Sur l'autoroute qui relie Bruxelles à Luxembourg, un panneau bien connu des automobilistes les salue à l'entrée de la province (belge) du Luxembourg. "Une ardeur d'avance", est-il annoncé, sous un sanglier pixellisé très vintage.

En poussant un peu plus loin, à la frontière du Grand-Duché, on pourrait imaginer une signalisation du même tonneau - "une innovation financière d'avance" - tant le pays s'est fait une spécialité d'être à la pointe de l'ingéniérie fiscale.
Alors que toute la communauté internationale s'active aujoud'hui à enrayer l'évasion fiscale (comme on l'a rapporté ici et ici), les milliers de financiers, fiscalistes et avocats luxembourgeois travaillent ferme à élaborer de nouvelles niches.
C'est presque une question existentielle. Depuis qu'il s'est mué d'un pays largement industriel en l'un des principaux centres financiers mondiaux, le Luxembourg se fixe pour ligne de conduite de dégainer le premier. C'est d'ailleurs en étant le premier pays européen à transposer une directive de 1988 qu'il est aujourd'hui un géant de l'industrie des fonds de placement (ici). A côté de la stabilité politique du pays (un peu secouée ces derniers temps), la rapidité des innovations financières est souvent citée comme le premier atout de la place luxembourgeoise.
Cette qualité ne lui fait pas défaut aujourd'hui que le pays est secoué par un vaste effort mondial anti-fraude fiscale. Avec la Suisse, le Luxembourg est l'une des cibles principales de l'offensive en cours. Les deux pays s'indignent - non sans arguments - d'être pointés du doigt alors que d'autres paradis fiscaux plus discrets ou plus puissants échappent à la vindicte. La City de Londres, Hong-Kong, l'Etat américain du Delaware sont quelques uns des centres financiers à passer entre les mailles du filet.
Mais le Luxembourg n'a pas pour habitude de rester sur la défensive. Sa classe politique et ses financiers - étroitement liés - ont entrepris de reprendre la main en adaptant à la sauce locale les meilleurs morceaux du modèle anglo-saxon. Le plus intéressant est le trust: cette structure juridique est particulièrement efficace pour contourner l'impôt, car elle dissimule le bénéficiaire final. Elle n'est pas une entité légale, mais un arrangement, ce qui lui permet de contourner bon nombre de règles anti-abus.

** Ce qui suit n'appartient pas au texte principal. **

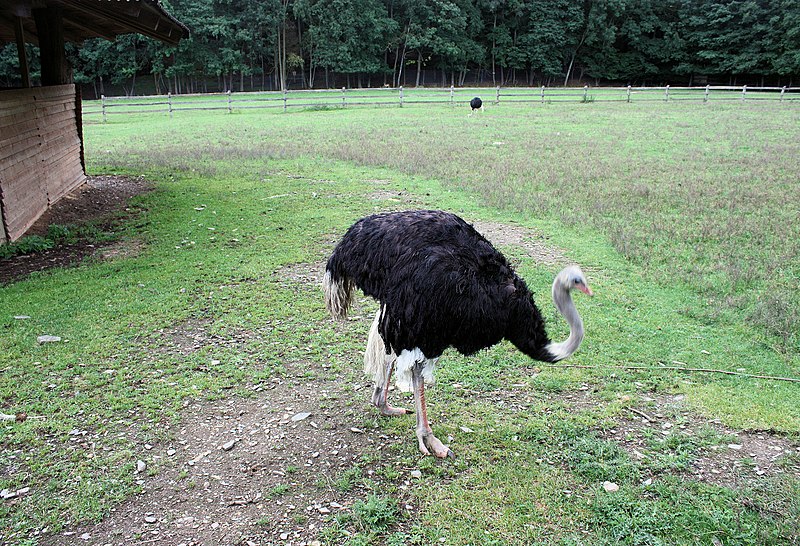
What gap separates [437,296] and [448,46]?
52.7m

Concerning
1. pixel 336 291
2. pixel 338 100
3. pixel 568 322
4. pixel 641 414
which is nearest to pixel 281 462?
pixel 336 291

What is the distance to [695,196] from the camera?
10.5m

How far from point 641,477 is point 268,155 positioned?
13.4 metres

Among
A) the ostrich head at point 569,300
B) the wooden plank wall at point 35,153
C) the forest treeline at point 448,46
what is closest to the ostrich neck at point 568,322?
the ostrich head at point 569,300

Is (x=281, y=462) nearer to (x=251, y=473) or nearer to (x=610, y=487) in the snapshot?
(x=251, y=473)

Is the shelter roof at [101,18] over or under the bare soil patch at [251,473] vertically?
over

Au Luxembourg, les trusts prendront la forme de "fondations patrimoniales". Une loi sur le sujet est en voie d'adoption. La revue spécialisée PaperJam détaille dans cet article toutes les caractéristiques de ce nouveau régime, qui doit aussi concurrencer le modèle belge de la fondation, cher à la reine Fabiola. C'est d'ailleurs d'abord dans les pays voisins que le secteur financier luxemourgeois prospectera à la recherche d'une clientèle de personnes fortunées.
La fondation patrimoniale n'est pas la seule innovation en développement. Le Grand-Duché veut aussi refaire son coup de 1988 en comptant parmi les premiers à transposer la directive "AIFM" sur les hedge funds. Le ministre des Finances, Luc Frieden, ne cache pas ses intentions: "Un cadre réglementaire compétitif étant essentiel pour l'attractivité du pays, le gouvernement a ajouté des dispositions fiscales attrayantes", a-t-il dit récemment au parlement. Dispositions parmi lesquelles on retrouve la limited partnership, autre importation anglo-saxonne.
Autre axe de développement de la place financière luxembourgeoise: le renminbi offshore. De la même manière qu'il fut un pionnier dans le développement du marché des dollars offshore au milieu du siècle dernier (déjà à des fins fiscales, lire ici), le Luxembourg veut devenir la place de référence pour les transactions étrangères dans la monnaie chinoise. Une site internet vient d'être dédié à cette ambition.
Il me revient aussi que le pays cherchait à répliquer les intérêts notionnels, un régime belge de détaxation massive qui a permis d'attirer les centres de financement des multinationales. De discrètes consultations sont en cours sur le sujet.
Bref, le Luxembourg n'a aucunemement l'intention d'être la victime de la refonte en cours du paysage financier. Rien de surprenant, en somme. La lutte contre l'évasion fiscale a toujours été un grand jeu entre voleurs et gendarmes. Mais s'ils veulent être efficaces, ceux-ci seraient bien inspirés de tenir à l'oeil ce qui se fait au Grand-Duché.